== GIVEN EXERCISE 1 ==
In the listing, substitute "viewer" for "camera" in the lines from the one that has "Given (x=98, y=631)" through the one that has "(x=155, y=517) <". Give only those lines, change nothing else, and leave out the pictures.

---------- PASSAGE TO READ

Actually, in this pass, if we end up with a parent that isn't in 'nchildren' that didn't miss earlier, then we probably have a serious issue.

I might actually turn the first pass into gathering nodes which are known to be ghosts, doing another try/except here and making sure anything missing is already a known ghost.

Avoiding the 'if' check should more than make up for whatever overhead introduced when there is a ghost.

There are other things we can do if we really want to optimize this loop.

1) You are calling "foo.append()". It turns out to usually be a bit faster to do:
  foo_append = foo.append
  while XXX:
     foo_append

2) You seem to be popping an item off the list at the beginning, and probably are often pushing (append) one back on at the end. In my tests with this sort of code in KnownGraph it turns out to often be a lot better to peek at the last item, and then replace it the first time you append, rather than pop + append. For example:

no_children_append = no_children.append
node_stack_append = node_stack.append
graph_pop = graph.pop

... # while
node_name = no_children[-1]
remaining = True
node_stack_append(node_name)

--------------------
---------- ITEMS

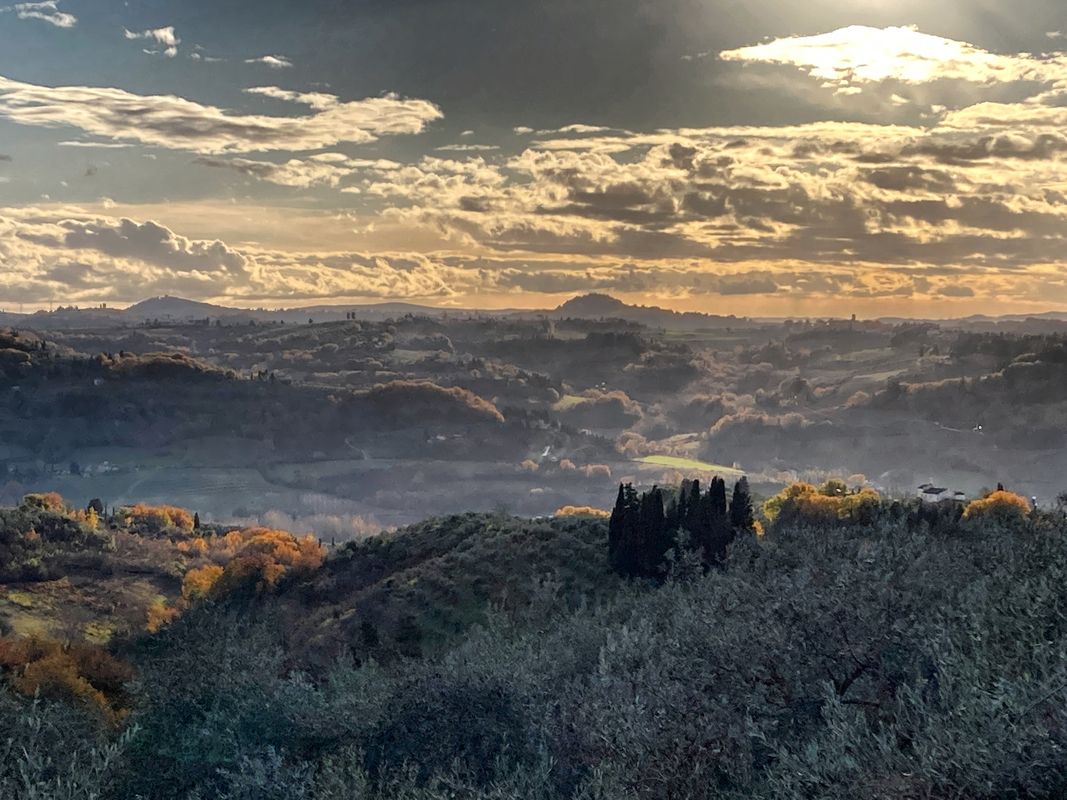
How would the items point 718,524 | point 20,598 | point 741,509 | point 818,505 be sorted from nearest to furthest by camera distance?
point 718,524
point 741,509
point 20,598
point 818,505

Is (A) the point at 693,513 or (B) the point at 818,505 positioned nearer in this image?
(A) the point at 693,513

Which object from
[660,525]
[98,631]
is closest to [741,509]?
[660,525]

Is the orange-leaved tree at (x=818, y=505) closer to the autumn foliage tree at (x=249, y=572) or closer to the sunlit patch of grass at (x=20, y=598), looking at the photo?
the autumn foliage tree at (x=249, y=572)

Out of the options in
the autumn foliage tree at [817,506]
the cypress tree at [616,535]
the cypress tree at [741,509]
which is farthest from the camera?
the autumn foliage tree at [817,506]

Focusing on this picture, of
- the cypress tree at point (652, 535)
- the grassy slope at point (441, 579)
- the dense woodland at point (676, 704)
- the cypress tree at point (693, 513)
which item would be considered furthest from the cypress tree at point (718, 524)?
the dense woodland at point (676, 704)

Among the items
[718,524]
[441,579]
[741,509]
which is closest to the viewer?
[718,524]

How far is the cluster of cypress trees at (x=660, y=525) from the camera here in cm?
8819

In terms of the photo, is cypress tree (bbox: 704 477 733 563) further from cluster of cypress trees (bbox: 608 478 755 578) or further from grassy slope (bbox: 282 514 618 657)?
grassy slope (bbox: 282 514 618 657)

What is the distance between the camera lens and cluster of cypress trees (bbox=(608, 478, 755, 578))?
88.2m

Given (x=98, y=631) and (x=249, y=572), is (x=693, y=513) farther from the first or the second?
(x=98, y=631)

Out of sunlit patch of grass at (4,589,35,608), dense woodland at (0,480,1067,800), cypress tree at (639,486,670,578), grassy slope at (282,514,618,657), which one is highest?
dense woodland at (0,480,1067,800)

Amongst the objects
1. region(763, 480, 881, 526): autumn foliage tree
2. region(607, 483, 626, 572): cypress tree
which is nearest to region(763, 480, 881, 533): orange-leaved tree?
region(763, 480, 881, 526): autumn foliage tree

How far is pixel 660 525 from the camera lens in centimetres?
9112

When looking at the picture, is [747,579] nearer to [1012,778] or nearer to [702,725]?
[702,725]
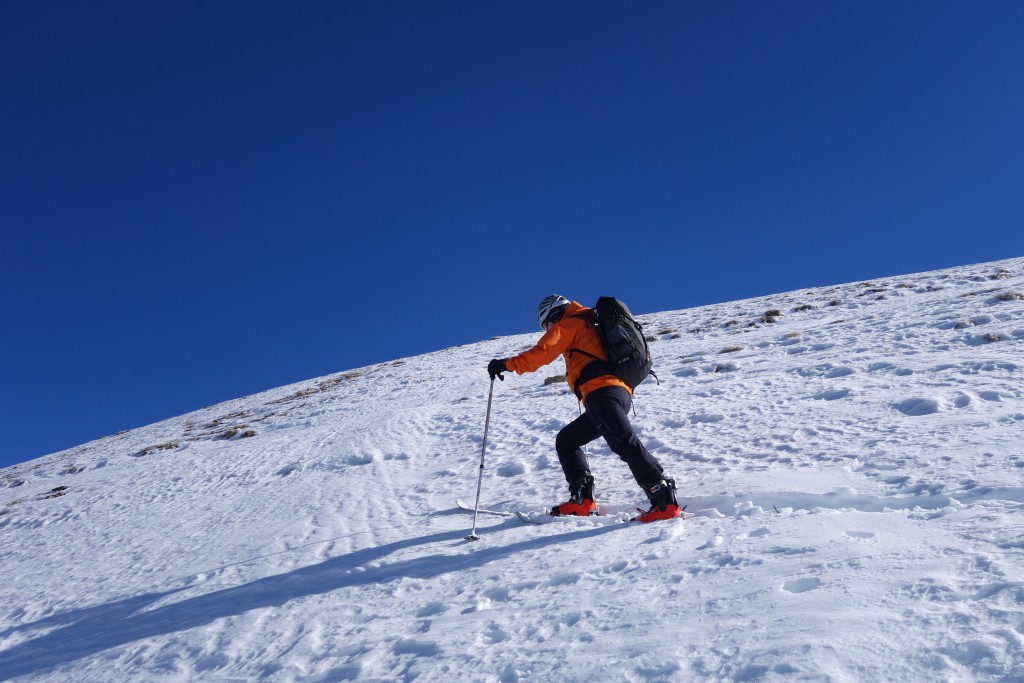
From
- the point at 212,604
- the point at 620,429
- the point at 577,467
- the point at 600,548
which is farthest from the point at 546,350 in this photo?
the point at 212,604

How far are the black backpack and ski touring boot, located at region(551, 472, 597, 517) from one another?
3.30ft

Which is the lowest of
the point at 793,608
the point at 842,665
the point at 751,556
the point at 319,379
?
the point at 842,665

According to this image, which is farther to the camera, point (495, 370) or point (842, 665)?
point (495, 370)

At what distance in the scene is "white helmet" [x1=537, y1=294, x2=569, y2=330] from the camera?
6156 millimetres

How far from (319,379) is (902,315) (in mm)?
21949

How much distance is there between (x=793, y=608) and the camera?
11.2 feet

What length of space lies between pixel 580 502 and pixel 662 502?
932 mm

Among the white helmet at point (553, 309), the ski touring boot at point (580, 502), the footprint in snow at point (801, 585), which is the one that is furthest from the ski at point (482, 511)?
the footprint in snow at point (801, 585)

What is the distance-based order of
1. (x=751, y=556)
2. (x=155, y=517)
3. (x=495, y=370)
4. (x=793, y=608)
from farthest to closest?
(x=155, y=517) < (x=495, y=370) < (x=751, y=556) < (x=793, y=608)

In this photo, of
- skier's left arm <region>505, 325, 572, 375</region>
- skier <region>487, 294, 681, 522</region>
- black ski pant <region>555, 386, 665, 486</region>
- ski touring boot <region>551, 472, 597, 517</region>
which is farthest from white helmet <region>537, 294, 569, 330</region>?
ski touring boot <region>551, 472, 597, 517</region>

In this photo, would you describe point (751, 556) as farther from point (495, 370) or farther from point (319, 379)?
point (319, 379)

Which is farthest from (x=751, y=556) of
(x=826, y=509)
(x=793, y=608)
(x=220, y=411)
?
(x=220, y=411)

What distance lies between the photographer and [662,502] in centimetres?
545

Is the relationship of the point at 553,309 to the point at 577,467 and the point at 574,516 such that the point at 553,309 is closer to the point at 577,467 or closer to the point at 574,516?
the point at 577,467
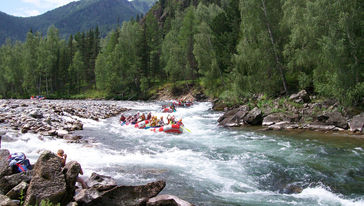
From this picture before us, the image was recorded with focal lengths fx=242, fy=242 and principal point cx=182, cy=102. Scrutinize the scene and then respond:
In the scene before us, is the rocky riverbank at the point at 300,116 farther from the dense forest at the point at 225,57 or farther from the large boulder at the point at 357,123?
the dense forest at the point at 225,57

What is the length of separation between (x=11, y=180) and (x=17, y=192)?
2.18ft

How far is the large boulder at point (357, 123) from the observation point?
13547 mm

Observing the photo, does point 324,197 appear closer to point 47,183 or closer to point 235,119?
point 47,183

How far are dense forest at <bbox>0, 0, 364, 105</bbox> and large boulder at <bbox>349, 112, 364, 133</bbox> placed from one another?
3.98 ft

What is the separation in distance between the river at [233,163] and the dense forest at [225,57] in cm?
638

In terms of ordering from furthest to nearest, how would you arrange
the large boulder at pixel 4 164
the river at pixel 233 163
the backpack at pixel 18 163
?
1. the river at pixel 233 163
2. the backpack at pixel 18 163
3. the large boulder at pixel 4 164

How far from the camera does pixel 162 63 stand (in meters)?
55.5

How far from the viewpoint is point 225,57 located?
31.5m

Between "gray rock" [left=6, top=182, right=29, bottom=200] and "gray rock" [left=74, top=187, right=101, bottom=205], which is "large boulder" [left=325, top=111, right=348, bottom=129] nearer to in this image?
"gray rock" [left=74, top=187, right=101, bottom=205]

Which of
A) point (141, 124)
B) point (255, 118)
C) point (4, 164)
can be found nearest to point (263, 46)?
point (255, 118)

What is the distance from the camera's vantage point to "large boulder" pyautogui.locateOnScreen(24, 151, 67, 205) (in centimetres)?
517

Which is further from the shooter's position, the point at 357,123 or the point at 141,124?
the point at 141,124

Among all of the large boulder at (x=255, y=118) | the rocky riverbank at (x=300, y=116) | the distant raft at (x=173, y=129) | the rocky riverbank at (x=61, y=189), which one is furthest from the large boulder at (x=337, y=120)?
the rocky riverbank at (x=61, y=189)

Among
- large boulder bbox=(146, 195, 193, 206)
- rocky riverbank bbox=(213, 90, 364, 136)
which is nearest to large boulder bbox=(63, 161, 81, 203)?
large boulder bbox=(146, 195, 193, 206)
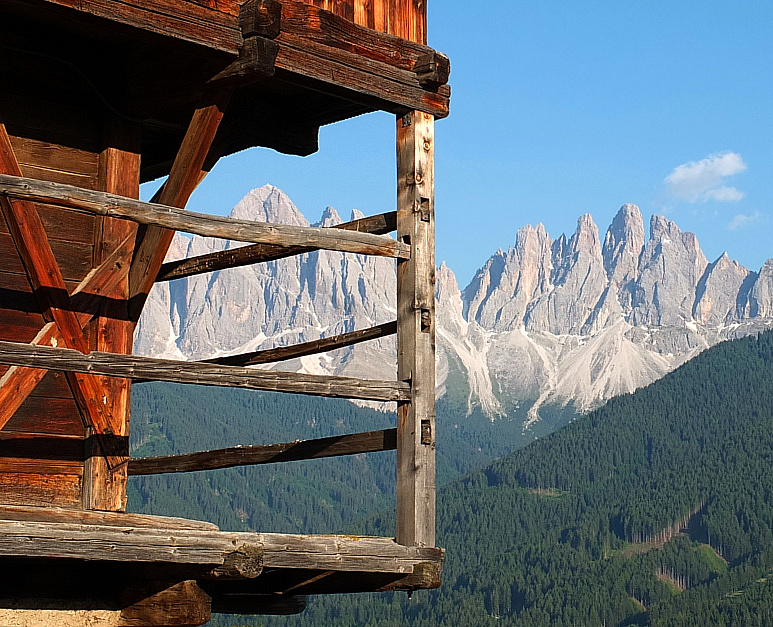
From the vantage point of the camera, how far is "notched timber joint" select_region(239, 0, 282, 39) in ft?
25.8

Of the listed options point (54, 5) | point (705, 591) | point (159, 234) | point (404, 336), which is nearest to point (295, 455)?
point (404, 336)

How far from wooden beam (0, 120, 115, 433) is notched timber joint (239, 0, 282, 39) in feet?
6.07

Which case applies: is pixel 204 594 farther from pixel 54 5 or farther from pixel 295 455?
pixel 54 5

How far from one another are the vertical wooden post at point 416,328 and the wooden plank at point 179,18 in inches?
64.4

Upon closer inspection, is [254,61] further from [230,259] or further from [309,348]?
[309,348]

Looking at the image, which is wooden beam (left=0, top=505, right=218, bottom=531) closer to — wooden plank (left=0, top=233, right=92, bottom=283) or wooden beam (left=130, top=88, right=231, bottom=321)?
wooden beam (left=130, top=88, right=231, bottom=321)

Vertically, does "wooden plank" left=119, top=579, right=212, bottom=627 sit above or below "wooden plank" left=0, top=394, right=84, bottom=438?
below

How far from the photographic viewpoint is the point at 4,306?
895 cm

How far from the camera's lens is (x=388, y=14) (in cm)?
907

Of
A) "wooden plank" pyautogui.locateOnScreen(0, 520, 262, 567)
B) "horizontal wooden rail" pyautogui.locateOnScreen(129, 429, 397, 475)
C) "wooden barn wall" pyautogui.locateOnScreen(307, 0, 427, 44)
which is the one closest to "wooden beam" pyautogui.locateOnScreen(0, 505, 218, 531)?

--------------------

== GIVEN EXERCISE 2 ==
Answer these from the forum thread on optimizing the loop:
(a) What does the writer suggest the first pass could gather instead?
(b) What should more than make up for the added overhead when there is a ghost?
(c) What did the writer's KnownGraph tests find often works better than pop + append?

== RESULT 1 ==
Given (x=98, y=631) and (x=249, y=572), is (x=693, y=513) farther from the first or the second?
(x=98, y=631)

Out of sunlit patch of grass at (4,589,35,608), dense woodland at (0,480,1067,800), cypress tree at (639,486,670,578), grassy slope at (282,514,618,657), which one is highest?
dense woodland at (0,480,1067,800)

Amongst the objects
1. region(763, 480, 881, 526): autumn foliage tree
2. region(607, 483, 626, 572): cypress tree
which is nearest to region(763, 480, 881, 533): orange-leaved tree?
region(763, 480, 881, 526): autumn foliage tree

How far is pixel 660 525 from the viewer lens in centimetres?
9112

When looking at the picture, is [747,579] nearer to [1012,778] or nearer to [702,725]?
[702,725]
From
- the point at 212,604
- the point at 620,429
- the point at 577,467
- the point at 600,548
which is farthest from the point at 546,350 in this photo?
the point at 212,604

How far are the black backpack and ski touring boot, located at region(551, 472, 597, 517) from one another?
3.30ft

Which is the lowest of
the point at 793,608
the point at 842,665
the point at 751,556
the point at 319,379
?
the point at 842,665

According to this image, which is farther to the viewer, point (495, 370) or point (842, 665)?
point (495, 370)

At what distance in the scene is "white helmet" [x1=537, y1=294, x2=569, y2=330] from the viewer?
6156 millimetres

How far from (319,379) is (902,315) (in mm)?
21949

How much distance is there between (x=793, y=608) and the viewer?
11.2 feet

What length of space lies between pixel 580 502 and pixel 662 502?
932 mm

Among the white helmet at point (553, 309), the ski touring boot at point (580, 502), the footprint in snow at point (801, 585), which is the one that is furthest from the ski at point (482, 511)?
the footprint in snow at point (801, 585)

What is the distance-based order of
1. (x=751, y=556)
2. (x=155, y=517)
3. (x=495, y=370)
4. (x=793, y=608)
from farthest to closest?
(x=155, y=517) < (x=495, y=370) < (x=751, y=556) < (x=793, y=608)

== RESULT 2 ==
(a) Nodes that are known to be ghosts.
(b) Avoiding the 'if' check.
(c) Peeking at the last item, then replacing it the first time you append.